## begin Extracted entries

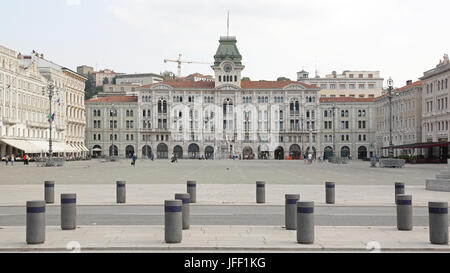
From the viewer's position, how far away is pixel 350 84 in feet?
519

## end Extracted entries
## begin Extracted entries

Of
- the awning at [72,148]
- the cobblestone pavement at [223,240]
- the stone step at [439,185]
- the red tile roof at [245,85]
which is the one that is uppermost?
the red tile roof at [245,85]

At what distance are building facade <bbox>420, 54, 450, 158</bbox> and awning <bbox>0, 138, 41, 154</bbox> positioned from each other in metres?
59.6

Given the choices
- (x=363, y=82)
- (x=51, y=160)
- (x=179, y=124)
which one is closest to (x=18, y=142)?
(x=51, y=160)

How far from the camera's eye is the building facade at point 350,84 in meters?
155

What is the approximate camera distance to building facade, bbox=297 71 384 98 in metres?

## end Extracted entries
## begin Extracted entries

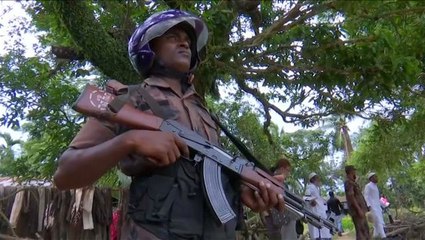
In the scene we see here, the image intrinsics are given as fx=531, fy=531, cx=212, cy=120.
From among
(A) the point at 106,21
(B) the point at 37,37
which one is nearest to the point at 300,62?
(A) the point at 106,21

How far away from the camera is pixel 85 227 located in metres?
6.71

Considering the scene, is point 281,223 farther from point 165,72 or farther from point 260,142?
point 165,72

## end Extracted entries

_Task details:_ Report how many lines of the material above contain the string "pixel", treating uppercase and lowercase as different, and give only the number.

_Solution:_ 2